• [THE PROBLEM]: Reproduce the entries below exactly, but only from the line containing "common name: roosevelt's muntjac" to the line containing "common name: blue wildebeest", inclusive.

_ _ _

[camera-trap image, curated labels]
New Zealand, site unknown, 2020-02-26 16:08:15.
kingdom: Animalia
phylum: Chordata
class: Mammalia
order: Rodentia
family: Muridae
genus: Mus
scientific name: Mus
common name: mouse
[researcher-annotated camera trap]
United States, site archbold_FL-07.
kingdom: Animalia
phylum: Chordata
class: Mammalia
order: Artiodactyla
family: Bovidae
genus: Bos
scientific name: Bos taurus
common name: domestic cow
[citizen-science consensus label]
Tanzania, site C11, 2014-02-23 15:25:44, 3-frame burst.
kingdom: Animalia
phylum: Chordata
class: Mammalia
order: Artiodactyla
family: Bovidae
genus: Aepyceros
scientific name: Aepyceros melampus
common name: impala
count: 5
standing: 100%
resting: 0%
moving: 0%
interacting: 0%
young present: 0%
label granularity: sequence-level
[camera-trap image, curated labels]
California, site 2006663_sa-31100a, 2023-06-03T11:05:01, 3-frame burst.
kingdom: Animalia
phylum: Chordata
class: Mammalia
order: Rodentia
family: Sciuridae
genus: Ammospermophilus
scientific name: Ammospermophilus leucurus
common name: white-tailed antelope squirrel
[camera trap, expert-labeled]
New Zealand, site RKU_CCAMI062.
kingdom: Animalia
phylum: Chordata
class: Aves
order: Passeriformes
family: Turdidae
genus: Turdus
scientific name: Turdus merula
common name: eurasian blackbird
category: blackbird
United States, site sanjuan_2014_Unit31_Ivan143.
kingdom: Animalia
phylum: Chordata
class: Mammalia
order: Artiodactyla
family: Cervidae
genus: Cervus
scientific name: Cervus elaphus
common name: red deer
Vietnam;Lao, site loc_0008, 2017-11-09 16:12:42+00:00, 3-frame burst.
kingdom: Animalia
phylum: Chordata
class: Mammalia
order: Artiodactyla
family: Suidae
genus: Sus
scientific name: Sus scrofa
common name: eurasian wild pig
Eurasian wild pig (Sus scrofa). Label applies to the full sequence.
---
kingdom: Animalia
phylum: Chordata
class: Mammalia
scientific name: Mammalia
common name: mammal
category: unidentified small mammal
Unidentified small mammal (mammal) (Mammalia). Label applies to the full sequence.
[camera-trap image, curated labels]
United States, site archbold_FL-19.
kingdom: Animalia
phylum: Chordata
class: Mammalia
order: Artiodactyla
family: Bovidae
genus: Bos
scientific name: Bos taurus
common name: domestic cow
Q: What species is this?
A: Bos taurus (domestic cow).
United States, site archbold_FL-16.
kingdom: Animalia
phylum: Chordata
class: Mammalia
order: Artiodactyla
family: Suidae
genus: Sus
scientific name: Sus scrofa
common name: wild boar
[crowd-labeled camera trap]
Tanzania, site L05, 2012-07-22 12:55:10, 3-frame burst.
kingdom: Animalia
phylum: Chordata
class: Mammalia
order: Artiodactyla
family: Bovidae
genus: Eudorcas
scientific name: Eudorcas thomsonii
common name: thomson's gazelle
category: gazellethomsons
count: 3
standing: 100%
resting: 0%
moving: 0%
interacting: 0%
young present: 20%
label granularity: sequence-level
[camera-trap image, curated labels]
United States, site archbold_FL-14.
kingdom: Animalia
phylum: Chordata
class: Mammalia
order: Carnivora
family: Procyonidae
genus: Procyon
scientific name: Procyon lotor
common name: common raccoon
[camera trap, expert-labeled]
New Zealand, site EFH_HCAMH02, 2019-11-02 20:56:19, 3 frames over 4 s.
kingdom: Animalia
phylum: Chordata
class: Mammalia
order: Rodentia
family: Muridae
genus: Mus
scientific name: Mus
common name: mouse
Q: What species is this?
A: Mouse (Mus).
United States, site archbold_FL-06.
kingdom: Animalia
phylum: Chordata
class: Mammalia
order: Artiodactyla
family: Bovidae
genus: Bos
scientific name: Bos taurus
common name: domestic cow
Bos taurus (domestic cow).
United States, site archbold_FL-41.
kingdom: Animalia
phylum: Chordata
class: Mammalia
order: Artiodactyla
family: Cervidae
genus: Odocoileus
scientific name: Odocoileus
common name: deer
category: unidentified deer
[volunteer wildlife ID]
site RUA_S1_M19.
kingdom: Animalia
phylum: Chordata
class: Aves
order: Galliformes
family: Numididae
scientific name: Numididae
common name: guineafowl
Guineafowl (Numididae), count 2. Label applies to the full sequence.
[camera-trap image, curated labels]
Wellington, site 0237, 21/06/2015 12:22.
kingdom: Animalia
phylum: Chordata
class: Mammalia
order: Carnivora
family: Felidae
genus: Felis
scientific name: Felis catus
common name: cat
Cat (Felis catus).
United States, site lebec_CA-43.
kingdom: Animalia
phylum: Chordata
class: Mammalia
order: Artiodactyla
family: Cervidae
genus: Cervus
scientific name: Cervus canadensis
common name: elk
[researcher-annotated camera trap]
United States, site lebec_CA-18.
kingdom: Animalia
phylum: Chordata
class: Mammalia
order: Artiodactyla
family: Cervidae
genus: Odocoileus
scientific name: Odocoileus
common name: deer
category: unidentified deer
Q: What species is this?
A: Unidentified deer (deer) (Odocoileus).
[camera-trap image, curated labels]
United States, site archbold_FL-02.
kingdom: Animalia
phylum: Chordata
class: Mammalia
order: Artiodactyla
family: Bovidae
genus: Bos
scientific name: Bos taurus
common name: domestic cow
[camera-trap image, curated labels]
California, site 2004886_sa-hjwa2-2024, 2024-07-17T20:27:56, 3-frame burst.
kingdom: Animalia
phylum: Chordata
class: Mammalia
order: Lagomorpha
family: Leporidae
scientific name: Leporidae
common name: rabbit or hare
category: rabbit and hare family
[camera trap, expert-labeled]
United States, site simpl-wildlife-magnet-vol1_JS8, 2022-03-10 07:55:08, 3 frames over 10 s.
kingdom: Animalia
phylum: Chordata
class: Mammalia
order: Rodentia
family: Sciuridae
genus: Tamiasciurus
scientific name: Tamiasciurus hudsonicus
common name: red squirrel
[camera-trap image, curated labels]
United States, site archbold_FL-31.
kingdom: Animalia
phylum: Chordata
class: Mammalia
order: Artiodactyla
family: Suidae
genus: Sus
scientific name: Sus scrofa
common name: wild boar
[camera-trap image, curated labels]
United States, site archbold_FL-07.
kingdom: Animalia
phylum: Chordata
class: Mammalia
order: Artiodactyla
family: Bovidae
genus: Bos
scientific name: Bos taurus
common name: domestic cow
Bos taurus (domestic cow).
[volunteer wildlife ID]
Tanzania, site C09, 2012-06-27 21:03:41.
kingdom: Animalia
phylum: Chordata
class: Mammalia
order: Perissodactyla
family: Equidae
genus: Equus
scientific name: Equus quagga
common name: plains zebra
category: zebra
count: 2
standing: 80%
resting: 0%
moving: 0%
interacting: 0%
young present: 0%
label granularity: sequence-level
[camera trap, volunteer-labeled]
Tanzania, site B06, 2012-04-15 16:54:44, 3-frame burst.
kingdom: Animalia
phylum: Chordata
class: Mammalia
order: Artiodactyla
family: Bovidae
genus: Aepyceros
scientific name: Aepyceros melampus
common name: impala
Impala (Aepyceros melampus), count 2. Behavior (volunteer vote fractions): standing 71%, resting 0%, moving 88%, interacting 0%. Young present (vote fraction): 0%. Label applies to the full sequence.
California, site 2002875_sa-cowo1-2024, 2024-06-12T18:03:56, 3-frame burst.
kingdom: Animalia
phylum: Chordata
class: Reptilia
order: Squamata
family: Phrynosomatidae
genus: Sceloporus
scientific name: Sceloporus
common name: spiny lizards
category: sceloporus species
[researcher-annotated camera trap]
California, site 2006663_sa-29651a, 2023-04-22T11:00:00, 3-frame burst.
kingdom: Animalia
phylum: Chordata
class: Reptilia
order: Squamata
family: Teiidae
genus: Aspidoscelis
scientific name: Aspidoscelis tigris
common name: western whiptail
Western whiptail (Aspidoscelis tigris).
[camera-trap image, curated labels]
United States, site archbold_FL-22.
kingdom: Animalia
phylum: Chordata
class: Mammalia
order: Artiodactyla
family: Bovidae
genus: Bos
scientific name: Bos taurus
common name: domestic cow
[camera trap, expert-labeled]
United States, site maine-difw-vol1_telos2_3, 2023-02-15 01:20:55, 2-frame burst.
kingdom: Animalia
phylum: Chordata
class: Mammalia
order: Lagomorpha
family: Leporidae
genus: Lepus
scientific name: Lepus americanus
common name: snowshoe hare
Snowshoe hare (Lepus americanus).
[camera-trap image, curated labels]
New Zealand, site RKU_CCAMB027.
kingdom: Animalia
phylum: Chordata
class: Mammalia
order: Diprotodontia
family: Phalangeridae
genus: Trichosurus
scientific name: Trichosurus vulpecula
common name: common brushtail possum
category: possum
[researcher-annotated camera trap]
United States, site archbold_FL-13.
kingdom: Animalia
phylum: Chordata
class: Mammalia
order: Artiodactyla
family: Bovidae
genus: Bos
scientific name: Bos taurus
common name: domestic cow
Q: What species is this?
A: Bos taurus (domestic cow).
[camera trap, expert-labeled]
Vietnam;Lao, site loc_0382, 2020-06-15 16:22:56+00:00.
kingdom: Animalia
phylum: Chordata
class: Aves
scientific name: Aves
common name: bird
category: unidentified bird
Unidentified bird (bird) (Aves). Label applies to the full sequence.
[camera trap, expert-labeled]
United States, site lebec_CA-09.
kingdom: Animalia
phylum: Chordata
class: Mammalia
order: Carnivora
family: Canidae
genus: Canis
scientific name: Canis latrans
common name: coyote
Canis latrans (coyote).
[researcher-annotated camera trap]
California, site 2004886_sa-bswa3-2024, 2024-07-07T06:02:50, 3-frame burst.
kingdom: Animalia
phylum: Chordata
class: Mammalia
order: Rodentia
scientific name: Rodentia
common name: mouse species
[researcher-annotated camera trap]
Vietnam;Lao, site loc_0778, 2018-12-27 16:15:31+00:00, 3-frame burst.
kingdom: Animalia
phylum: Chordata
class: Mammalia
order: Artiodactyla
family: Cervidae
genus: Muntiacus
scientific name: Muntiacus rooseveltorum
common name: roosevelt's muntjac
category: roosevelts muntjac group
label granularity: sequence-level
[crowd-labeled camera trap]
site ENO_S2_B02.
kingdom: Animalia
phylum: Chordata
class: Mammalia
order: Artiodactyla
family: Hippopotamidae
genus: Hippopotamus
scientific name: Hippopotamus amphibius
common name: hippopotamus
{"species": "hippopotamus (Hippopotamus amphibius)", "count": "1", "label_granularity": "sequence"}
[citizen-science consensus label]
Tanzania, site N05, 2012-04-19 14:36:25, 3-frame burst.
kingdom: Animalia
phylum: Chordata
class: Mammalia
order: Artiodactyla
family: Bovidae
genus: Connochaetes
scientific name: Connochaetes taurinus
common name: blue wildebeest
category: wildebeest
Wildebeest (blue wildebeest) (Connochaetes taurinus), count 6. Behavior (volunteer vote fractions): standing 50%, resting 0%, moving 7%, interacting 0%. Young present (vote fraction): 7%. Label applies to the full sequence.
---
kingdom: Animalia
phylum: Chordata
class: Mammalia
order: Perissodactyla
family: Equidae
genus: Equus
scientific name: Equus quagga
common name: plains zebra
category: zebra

_ _ _

• [RESPONSE BOX]:
common name: roosevelt's muntjac
category: roosevelts muntjac group
label granularity: sequence-level
[crowd-labeled camera trap]
site ENO_S2_B02.
kingdom: Animalia
phylum: Chordata
class: Mammalia
order: Artiodactyla
family: Hippopotamidae
genus: Hippopotamus
scientific name: Hippopotamus amphibius
common name: hippopotamus
{"species": "hippopotamus (Hippopotamus amphibius)", "count": "1", "label_granularity": "sequence"}
[citizen-science consensus label]
Tanzania, site N05, 2012-04-19 14:36:25, 3-frame burst.
kingdom: Animalia
phylum: Chordata
class: Mammalia
order: Artiodactyla
family: Bovidae
genus: Connochaetes
scientific name: Connochaetes taurinus
common name: blue wildebeest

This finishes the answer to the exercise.